> [Data for the task]:
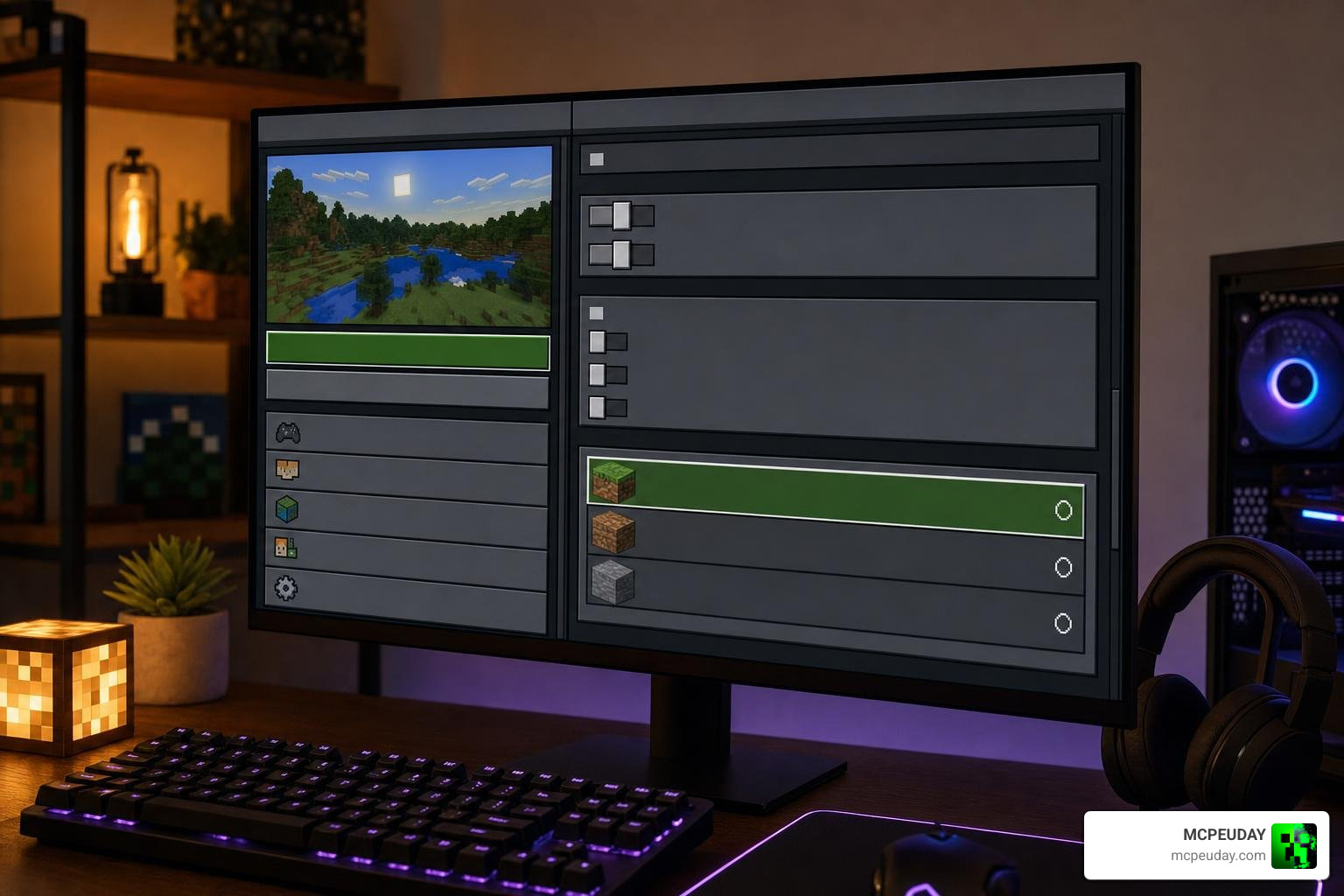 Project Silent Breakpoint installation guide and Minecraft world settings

==

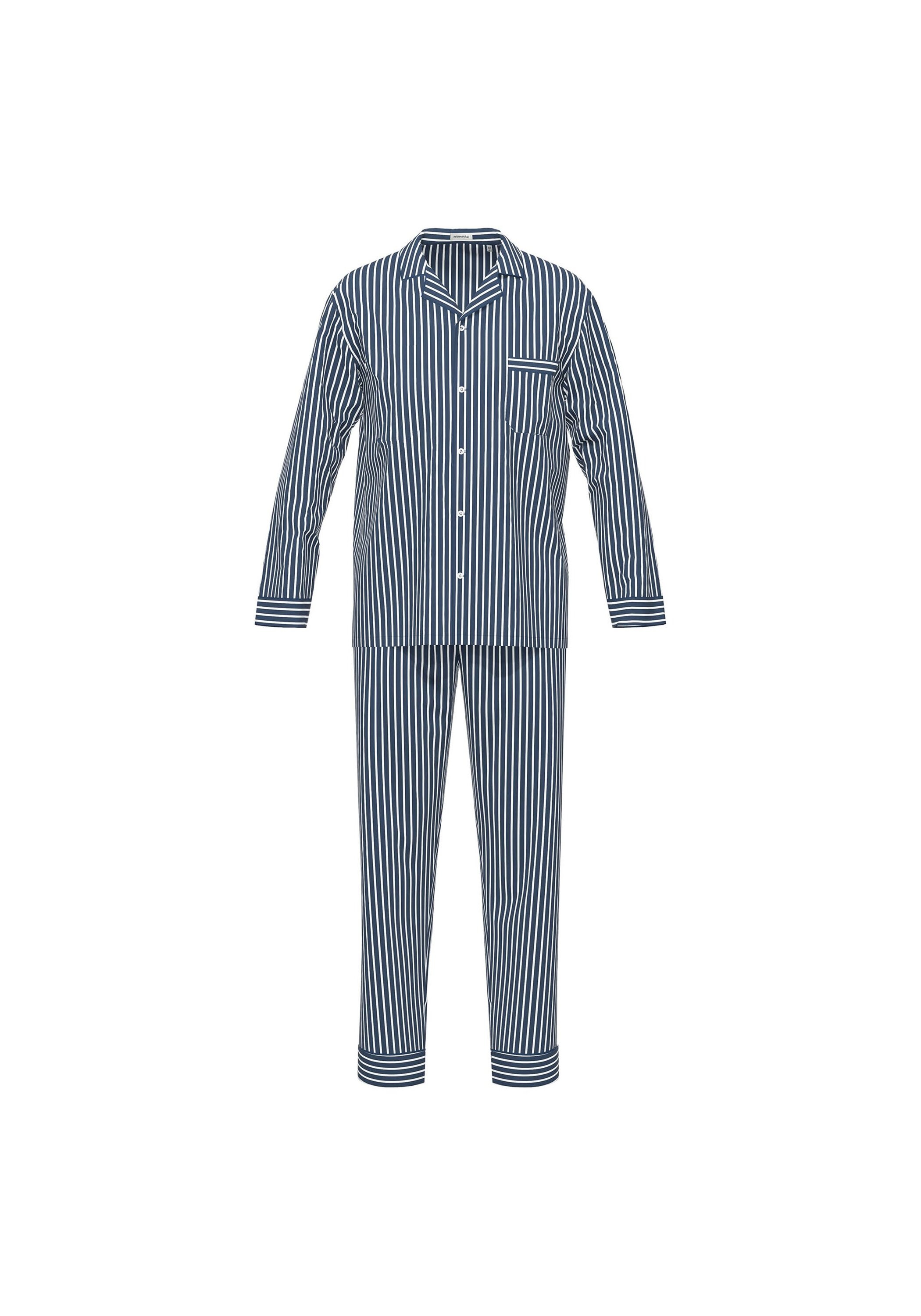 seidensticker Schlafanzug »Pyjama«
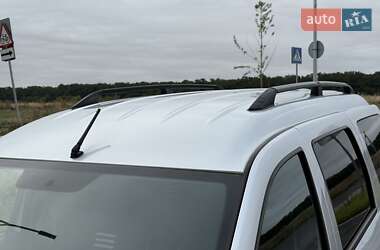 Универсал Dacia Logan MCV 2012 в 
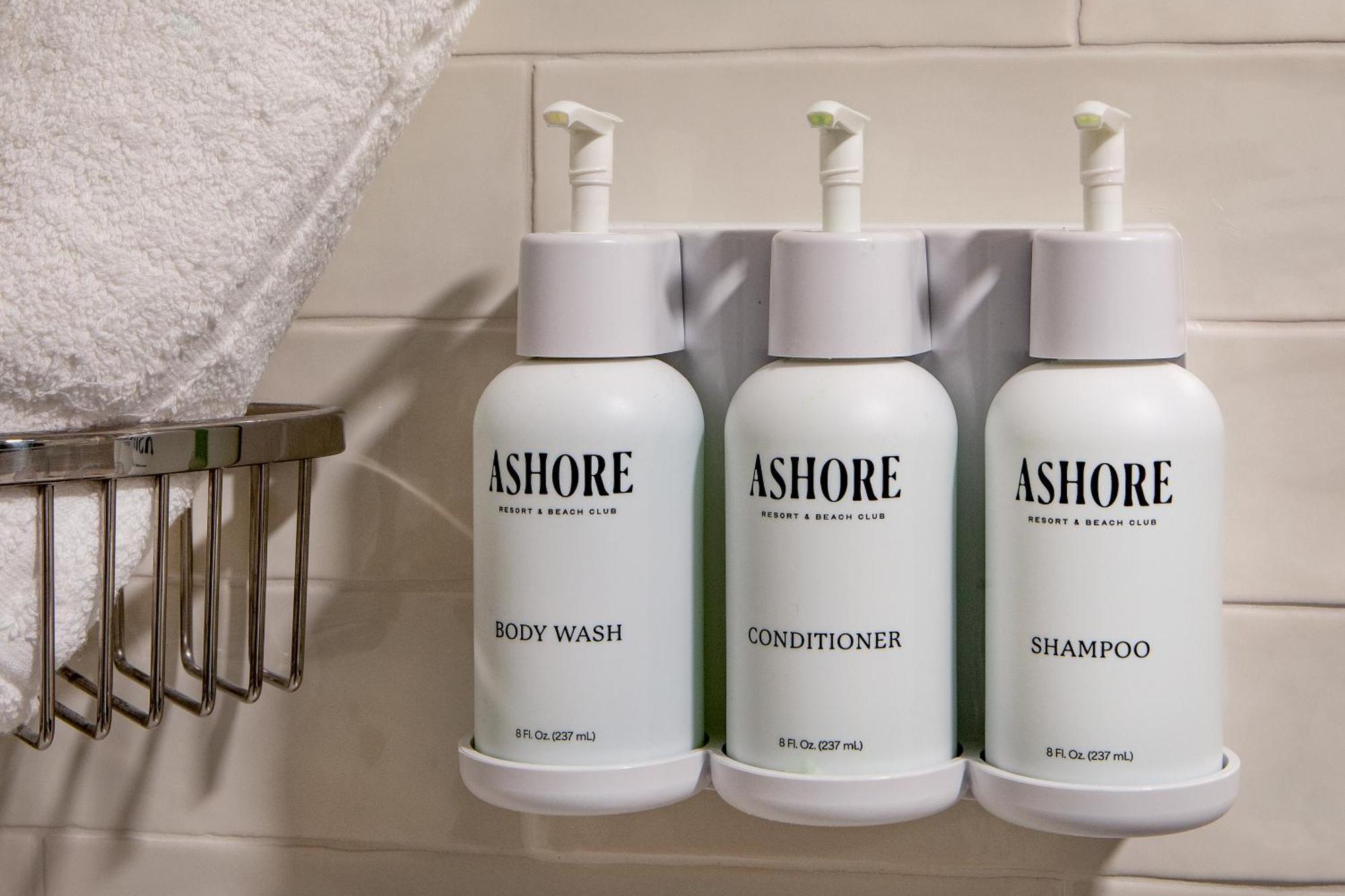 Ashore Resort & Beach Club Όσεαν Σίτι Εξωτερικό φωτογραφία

--

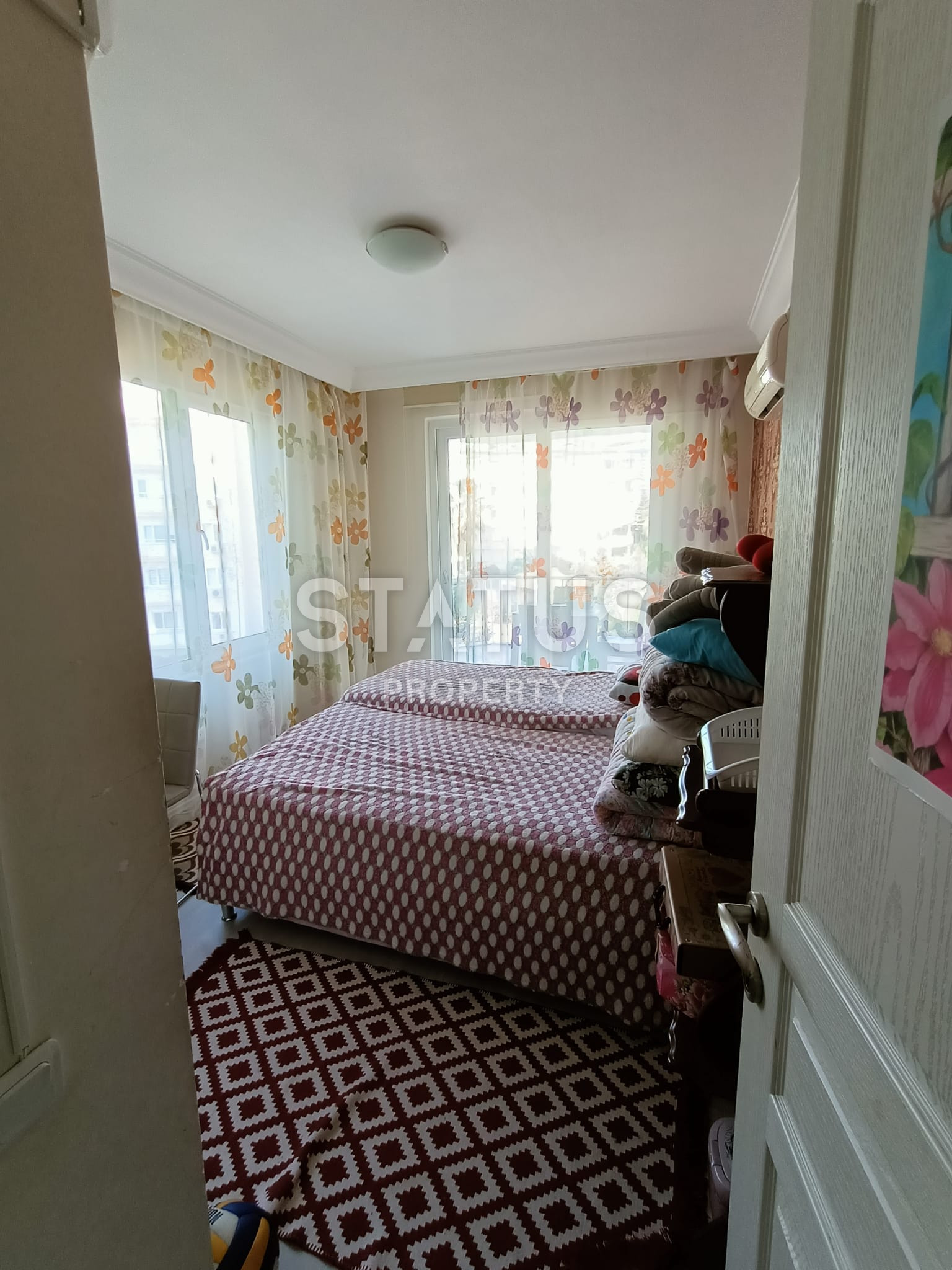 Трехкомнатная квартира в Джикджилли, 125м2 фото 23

> [Your objective]: The lines to set down run from the line with "Универсал Dacia Logan MCV 2012 в" up to and including the line with "Ashore Resort &" in the entries above. Reproduce them exactly, with no pictures.

> [Your response]:
 Универсал Dacia Logan MCV 2012 в 
 Ashore Resort & Beach Club Όσεαν Σίτι Εξωτερικό φωτογραφία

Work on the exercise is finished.